The 24 June 2022 Post by the ACEP president generated a very spirited debate between ER physicians that support abortion and those that don’t. I had one post accepted and one more blocked by moderators. I don’t know how many more posts were blocked. The thread was eventually shut down (the first time ACEP has done this on a thread). The moderator emailed the following to ACEP members as they closed the thread, “This thread will now be closed, but all members are encouraged to begin a new post on topics of relevance and importance to the profession.” This statement may indicate that ACEP does not consider examining its own political statements relevant to the profession. I contacted the moderator who said the thread was closed because it was becoming “purely political” and went on to say that posts would be blocked if they named specific doctors or used inflammatory language. Despite this revelation, the moderator had allowed pro abortionists to attack pro-life doctors by name with very unprofessional commentary. It seemed the moderators were only censoring pro-life doctors. It also seems ACEP wanted to be able to make very public partisan political statements but did not want its members to review its actions in an online forum.
A regional leader of ACEP posted the final comment before the thread was removed, saying abortions aren’t performed in ERs and encouraging ER physicians to focus on other, more relevant “existential issues” to medicine. In my view, bias/perceived bias is the biggest ‘existential’ threat to ACEP and medicine at large. Practical, broadly accepted solutions to many other important issues will likely be elusive until this is tackled. Some colleagues have pulled the ‘misinformation’ card; others attacked colleagues’ religion. I can only say that suppressing opposing views with threats of cancel culture/brute force further undermines trust and integrity in organizations. To date, ACEP leaders have not addressed the question of organizational partisanship that is circulating among many members.

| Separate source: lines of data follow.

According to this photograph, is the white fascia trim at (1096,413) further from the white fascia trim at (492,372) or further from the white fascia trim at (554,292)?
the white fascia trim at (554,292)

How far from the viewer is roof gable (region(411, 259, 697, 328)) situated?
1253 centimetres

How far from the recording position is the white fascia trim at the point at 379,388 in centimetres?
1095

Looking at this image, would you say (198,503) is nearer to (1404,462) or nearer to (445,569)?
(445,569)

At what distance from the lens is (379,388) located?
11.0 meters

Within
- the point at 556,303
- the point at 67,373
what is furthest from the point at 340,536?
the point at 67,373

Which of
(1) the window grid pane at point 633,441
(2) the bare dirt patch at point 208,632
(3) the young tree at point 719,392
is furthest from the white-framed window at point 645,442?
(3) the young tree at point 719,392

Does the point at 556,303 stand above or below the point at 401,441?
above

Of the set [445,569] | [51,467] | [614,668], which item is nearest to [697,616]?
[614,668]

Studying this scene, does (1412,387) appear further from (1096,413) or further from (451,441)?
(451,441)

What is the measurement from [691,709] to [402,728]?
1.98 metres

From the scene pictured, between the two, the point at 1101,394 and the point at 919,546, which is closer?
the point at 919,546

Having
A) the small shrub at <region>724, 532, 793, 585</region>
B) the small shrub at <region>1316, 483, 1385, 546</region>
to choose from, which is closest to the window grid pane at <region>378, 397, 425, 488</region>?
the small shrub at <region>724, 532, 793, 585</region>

5 days later the ACEP moderator allowed a new thread to begin by an ER physician complaining that the ACEP physician that testified before the Indiana Senate last week was not pro Abortion enough.
John Hughes, MD
USMA Class of 1996 (#1 graduate)
3rd Generation West Pointer
4 combat tours of duty in Iraq and Afghanistan
1Koyoma A, Et al. “The Emergency Department After the Fall of Roe: Are You Prepared?” ACEP Now. 24 JUN 2022.